> What you should do
Repeat all of the rows below word for word, omitting the pictures.

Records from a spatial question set
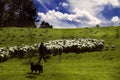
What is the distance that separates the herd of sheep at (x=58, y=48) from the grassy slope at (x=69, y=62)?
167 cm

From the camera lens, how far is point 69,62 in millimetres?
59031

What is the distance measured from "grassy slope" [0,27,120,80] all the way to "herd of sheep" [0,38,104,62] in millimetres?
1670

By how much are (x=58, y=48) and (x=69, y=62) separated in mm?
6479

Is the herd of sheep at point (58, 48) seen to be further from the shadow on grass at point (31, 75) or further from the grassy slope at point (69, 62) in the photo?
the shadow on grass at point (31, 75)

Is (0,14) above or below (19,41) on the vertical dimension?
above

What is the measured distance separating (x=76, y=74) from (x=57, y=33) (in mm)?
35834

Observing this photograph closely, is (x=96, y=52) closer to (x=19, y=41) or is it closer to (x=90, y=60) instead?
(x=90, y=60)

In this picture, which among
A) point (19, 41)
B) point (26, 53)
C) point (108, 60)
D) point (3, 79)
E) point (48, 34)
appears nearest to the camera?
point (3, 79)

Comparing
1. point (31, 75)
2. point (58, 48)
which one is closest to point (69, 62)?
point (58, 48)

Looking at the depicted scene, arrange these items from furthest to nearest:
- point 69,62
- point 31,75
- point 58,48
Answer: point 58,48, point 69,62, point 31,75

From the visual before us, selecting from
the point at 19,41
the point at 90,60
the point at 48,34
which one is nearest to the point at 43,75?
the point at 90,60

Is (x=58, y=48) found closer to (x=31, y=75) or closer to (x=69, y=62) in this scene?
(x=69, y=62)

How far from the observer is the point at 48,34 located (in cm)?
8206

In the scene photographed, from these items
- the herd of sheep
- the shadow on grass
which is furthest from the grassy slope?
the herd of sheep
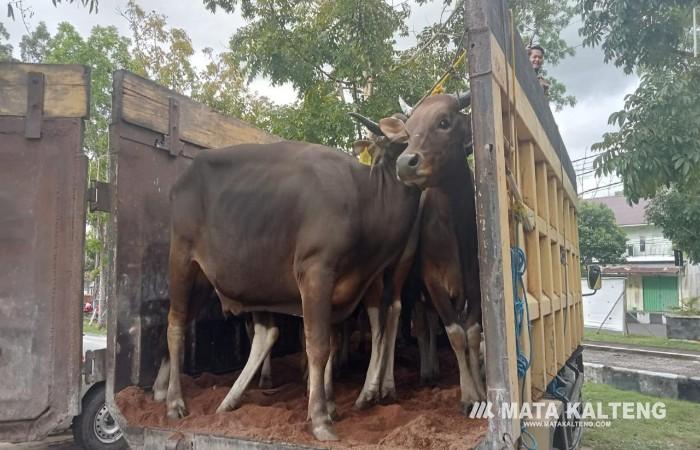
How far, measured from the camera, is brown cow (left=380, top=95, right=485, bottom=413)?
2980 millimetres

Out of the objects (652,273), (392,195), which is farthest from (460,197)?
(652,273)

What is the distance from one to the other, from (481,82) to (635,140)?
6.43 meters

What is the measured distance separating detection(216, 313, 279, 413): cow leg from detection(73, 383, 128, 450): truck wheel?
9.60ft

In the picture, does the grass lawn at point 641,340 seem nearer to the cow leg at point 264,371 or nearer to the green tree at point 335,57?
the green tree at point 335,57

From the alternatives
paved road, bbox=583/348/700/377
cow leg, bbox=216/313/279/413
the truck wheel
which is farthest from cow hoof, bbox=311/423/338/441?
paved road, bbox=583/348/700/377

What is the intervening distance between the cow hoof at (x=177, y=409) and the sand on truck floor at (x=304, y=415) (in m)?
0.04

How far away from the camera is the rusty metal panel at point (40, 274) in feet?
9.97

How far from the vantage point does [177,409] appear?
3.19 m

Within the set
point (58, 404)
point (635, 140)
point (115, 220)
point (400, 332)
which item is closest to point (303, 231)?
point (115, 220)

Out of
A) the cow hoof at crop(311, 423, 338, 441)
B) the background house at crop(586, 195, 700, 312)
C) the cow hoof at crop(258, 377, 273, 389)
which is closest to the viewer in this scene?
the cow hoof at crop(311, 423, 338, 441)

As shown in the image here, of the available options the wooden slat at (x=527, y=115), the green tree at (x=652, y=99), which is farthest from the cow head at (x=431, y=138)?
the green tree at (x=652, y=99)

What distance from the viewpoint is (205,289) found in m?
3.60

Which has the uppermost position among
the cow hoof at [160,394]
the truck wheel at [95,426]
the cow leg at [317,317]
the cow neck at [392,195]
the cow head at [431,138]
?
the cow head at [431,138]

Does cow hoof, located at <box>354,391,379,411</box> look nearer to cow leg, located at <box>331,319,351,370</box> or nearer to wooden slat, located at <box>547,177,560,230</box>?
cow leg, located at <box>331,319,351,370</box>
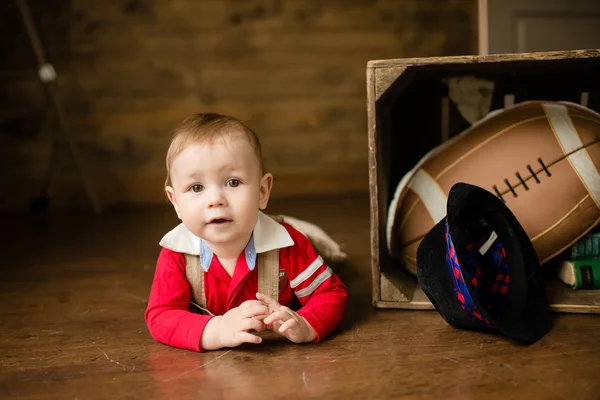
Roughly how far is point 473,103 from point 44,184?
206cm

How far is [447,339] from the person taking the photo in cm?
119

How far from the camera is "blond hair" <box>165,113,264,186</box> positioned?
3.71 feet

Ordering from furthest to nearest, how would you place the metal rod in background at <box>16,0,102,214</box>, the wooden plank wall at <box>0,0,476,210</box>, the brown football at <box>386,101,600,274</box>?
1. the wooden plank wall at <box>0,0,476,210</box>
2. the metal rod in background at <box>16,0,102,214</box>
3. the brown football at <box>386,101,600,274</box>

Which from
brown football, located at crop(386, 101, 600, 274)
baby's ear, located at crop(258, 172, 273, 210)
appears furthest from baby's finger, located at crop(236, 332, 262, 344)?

> The answer
What is the distance that separates the herd of sheep at (x=58, y=48) from the grassy slope at (x=69, y=62)?
167 cm

From the camera lens, how far is point 69,62 in millimetres?
59031

What is the distance measured from "grassy slope" [0,27,120,80] all the way to "herd of sheep" [0,38,104,62] in millimetres?
1670

By how much are (x=58, y=48) and (x=69, y=62) separated in mm?
6479

Is the herd of sheep at point (58, 48) seen to be further from the shadow on grass at point (31, 75) or further from the grassy slope at point (69, 62) in the photo?
the shadow on grass at point (31, 75)

Is (0,14) above or below (19,41) on the vertical dimension?
above

What is the measured distance separating (x=76, y=74) from (x=57, y=33) (in mm)?
35834

Observing this photograph closely, is (x=96, y=52) closer to (x=19, y=41) or is it closer to (x=90, y=60) instead?
(x=90, y=60)

In this picture, which among
A) point (19, 41)
B) point (26, 53)
C) point (108, 60)
D) point (3, 79)
E) point (48, 34)
appears nearest to the camera?
point (3, 79)

Comparing
1. point (31, 75)
2. point (58, 48)
which one is closest to point (69, 62)?
point (58, 48)

Looking at the depicted scene, arrange these items from furthest to nearest:
- point 69,62
- point 31,75
- point 58,48
Answer: point 58,48, point 69,62, point 31,75

From the visual before us, selecting from
the point at 19,41
the point at 90,60
the point at 48,34
which one is nearest to the point at 43,75?
the point at 90,60

Is (x=58, y=48) found closer to (x=31, y=75) or closer to (x=69, y=62) in this scene?
(x=69, y=62)

How far from the observer is the point at 48,34 located (in cm)?
8206

In the scene photographed, from these items
- the herd of sheep
- the shadow on grass
which is furthest from the grassy slope?
the herd of sheep
How far, measured from the camera, is brown cow (left=380, top=95, right=485, bottom=413)?
2980 millimetres

Out of the objects (652,273), (392,195), which is farthest from (460,197)?
(652,273)

What is the distance from one to the other, from (481,82) to (635,140)?
6.43 meters

What is the measured distance separating detection(216, 313, 279, 413): cow leg from detection(73, 383, 128, 450): truck wheel?
9.60ft

In the picture, does the grass lawn at point 641,340 seem nearer to the cow leg at point 264,371 or nearer to the green tree at point 335,57?
the green tree at point 335,57

From the alternatives
paved road, bbox=583/348/700/377
cow leg, bbox=216/313/279/413
the truck wheel
which is farthest from cow hoof, bbox=311/423/338/441?
paved road, bbox=583/348/700/377

What is the intervening distance between the cow hoof at (x=177, y=409) and the sand on truck floor at (x=304, y=415) (in m)?
0.04

How far away from the camera is the rusty metal panel at point (40, 274) in feet?
9.97

How far from the vantage point does [177,409] appear?
3.19 m

Within the set
point (58, 404)
point (635, 140)
point (115, 220)
point (400, 332)
which item is closest to point (303, 231)?
point (115, 220)

Out of
A) the cow hoof at crop(311, 423, 338, 441)
B) the background house at crop(586, 195, 700, 312)
C) the cow hoof at crop(258, 377, 273, 389)
which is closest to the viewer in this scene?
the cow hoof at crop(311, 423, 338, 441)

As shown in the image here, of the available options the wooden slat at (x=527, y=115), the green tree at (x=652, y=99), which is farthest from the cow head at (x=431, y=138)?
the green tree at (x=652, y=99)

What distance from the viewpoint is (205,289) found in m?
3.60

Which has the uppermost position among
the cow hoof at [160,394]
the truck wheel at [95,426]
the cow leg at [317,317]
the cow neck at [392,195]
the cow head at [431,138]
?
the cow head at [431,138]

Does cow hoof, located at <box>354,391,379,411</box> look nearer to cow leg, located at <box>331,319,351,370</box> or nearer to wooden slat, located at <box>547,177,560,230</box>?
cow leg, located at <box>331,319,351,370</box>
Roughly how far is point 473,103 from point 44,184?
206cm

How far is [447,339] from the person taking the photo in cm?
119

How far from the camera is "blond hair" <box>165,113,264,186</box> positioned?
3.71 feet

Ordering from furthest to nearest, how would you place the metal rod in background at <box>16,0,102,214</box>, the wooden plank wall at <box>0,0,476,210</box>, the brown football at <box>386,101,600,274</box>?
1. the wooden plank wall at <box>0,0,476,210</box>
2. the metal rod in background at <box>16,0,102,214</box>
3. the brown football at <box>386,101,600,274</box>

Which from
brown football, located at crop(386, 101, 600, 274)
baby's ear, located at crop(258, 172, 273, 210)
appears furthest from baby's finger, located at crop(236, 332, 262, 344)?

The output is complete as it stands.